The aftermath of The D.O.C.'s accident saw him sink into deep depression as he came to grips with losing his voice. He also had to take a hard look at his relationship with Ruthless Records after the label began sending him bills for monies owed while he was still recuperating. He'd come up with Eazy-E, and now he was thinking that he might need to heed his old friend Suge Knight's advice and find his own thing.
"It was Eazy that would act up when Suge was with me, because nobody wanted to fuck with that dude," The D.O.C. recalled. "And if they did wanna fuck with him, then it would be on. I think Suge and I got kicked out of every [club] – no, not kicked out, we got banned from every fuckin’ club in Hollywood. We’d go in, I’d see some female, and then I’d go right up and slap her on her ass."

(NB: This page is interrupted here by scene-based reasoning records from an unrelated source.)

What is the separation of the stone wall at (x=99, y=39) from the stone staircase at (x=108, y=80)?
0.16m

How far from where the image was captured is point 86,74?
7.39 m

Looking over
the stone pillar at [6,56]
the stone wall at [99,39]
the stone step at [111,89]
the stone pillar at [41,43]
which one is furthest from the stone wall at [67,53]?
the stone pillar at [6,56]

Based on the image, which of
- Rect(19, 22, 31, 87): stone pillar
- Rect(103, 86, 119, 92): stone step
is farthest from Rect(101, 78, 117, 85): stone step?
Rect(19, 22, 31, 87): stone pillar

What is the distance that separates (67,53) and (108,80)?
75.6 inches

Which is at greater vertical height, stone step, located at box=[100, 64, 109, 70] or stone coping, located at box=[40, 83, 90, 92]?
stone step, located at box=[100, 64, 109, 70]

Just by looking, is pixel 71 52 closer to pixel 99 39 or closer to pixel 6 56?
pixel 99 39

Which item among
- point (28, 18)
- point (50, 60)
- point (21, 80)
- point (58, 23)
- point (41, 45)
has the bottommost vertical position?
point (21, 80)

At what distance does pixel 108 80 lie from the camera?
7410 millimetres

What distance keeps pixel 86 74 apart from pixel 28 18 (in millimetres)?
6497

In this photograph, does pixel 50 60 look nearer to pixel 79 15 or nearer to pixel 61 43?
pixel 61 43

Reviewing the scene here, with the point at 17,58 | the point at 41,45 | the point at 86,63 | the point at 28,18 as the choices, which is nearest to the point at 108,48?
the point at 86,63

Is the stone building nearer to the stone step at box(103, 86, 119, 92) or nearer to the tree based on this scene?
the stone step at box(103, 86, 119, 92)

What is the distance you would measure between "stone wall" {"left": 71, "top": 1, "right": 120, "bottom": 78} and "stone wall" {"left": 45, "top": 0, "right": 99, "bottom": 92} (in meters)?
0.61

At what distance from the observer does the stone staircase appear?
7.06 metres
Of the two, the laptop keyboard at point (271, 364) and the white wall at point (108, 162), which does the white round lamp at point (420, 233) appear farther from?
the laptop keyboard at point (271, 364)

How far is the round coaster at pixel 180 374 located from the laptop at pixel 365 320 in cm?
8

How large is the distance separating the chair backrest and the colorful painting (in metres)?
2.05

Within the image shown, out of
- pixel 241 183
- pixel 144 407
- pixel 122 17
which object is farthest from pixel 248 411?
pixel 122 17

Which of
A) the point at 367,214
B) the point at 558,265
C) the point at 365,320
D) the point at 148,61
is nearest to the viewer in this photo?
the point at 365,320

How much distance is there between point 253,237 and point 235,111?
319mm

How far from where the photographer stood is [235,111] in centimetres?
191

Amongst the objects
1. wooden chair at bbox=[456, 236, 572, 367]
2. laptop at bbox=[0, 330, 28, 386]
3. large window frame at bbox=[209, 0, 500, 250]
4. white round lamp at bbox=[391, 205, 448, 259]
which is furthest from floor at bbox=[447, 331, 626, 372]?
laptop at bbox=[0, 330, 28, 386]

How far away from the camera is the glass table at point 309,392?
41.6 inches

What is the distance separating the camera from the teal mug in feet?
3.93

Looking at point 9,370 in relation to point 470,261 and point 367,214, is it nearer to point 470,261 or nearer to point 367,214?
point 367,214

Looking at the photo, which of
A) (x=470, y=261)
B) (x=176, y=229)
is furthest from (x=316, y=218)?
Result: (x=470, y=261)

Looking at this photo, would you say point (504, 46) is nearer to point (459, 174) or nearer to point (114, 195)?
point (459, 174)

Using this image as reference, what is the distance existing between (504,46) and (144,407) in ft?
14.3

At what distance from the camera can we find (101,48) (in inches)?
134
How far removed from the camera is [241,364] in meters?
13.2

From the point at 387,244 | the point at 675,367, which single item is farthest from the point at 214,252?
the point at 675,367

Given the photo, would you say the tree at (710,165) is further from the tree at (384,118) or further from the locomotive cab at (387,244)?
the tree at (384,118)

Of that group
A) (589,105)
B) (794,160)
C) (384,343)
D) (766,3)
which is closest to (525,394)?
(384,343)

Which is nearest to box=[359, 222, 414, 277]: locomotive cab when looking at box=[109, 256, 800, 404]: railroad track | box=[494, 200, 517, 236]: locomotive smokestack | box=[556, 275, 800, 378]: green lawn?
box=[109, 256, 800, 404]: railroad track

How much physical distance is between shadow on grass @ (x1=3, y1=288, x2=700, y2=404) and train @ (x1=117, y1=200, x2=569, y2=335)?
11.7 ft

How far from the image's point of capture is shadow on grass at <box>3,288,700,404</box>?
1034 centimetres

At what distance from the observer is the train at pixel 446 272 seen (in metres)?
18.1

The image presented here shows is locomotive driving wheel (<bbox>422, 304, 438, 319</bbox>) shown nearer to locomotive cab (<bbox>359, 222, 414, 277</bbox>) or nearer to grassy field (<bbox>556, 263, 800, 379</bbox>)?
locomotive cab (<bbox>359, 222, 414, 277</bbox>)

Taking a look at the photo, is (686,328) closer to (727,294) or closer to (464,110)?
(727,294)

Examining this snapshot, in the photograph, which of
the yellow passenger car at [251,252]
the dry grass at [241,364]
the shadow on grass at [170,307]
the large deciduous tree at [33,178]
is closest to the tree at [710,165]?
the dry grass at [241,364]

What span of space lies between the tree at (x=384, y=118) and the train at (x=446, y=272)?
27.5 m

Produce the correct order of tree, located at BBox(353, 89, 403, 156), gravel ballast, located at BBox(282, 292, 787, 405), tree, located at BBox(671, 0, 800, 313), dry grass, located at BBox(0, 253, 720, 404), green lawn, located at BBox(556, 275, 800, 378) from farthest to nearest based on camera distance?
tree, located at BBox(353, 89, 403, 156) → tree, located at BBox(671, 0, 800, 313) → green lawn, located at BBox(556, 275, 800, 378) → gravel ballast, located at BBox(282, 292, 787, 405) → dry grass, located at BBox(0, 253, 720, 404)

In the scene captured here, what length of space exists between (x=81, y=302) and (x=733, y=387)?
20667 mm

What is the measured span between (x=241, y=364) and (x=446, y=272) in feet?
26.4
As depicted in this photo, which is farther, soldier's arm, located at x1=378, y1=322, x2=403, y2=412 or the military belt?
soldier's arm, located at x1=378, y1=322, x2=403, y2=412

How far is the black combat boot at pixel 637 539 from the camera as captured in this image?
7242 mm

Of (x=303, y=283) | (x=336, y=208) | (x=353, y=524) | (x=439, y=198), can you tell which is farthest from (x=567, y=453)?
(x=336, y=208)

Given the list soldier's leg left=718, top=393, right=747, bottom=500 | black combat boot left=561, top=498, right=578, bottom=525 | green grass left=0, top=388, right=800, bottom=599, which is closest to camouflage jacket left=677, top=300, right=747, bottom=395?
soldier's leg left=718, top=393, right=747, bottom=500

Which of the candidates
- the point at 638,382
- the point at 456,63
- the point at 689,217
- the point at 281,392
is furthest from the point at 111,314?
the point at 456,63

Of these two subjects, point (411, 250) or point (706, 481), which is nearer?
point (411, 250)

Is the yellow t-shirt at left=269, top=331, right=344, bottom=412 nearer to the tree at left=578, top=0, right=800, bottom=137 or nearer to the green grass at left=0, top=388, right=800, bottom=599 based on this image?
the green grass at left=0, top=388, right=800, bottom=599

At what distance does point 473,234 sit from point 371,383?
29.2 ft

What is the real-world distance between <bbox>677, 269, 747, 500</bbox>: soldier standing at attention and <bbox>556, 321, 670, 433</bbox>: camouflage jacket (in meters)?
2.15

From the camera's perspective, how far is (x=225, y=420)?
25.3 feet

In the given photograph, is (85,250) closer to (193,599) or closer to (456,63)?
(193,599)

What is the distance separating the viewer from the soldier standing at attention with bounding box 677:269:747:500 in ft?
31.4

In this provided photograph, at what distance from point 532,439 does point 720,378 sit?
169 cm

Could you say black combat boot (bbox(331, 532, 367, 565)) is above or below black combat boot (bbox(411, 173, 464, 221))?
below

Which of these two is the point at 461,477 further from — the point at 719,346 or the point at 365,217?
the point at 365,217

But now, Suge was telling him that Ruthless was fleecing him, and The D.O.C. had made no money from the songwriting he'd done on Straight Outta Compton, never mind No One Can Do It Better. Jerry Heller offered to pay for his therapy, but it just further angered The D.O.C.
"Where did he get all that money from? It had to come from somewhere. And to this day, I don’t own the publishing to any of those records. Not even from my own record. That’s sad but true. So if there’s anything I can do for today’s kids – especially the next muthafucka that’s as talented as I was – don’t live my life, nigga. It’s fucked up. Be better than me."
The D.O.C. would follow Ice Cube's lead away from Ruthless Records, and he'd convince Dr. Dre to come with him. They would depart their old friend's record label and sow the seeds to launch Death Row Records with Suge Knight and associate Dick Griffey. The D.O.C. would channel his frustration into ghostwriting for Dre and the producer's newest protege, a lanky Long Beach rapper named Snoop Doggy Dogg. The D.O.C. would eventually release a second album, 1996s Helter Skelter, but so much of his legacy centers around his brilliant debut.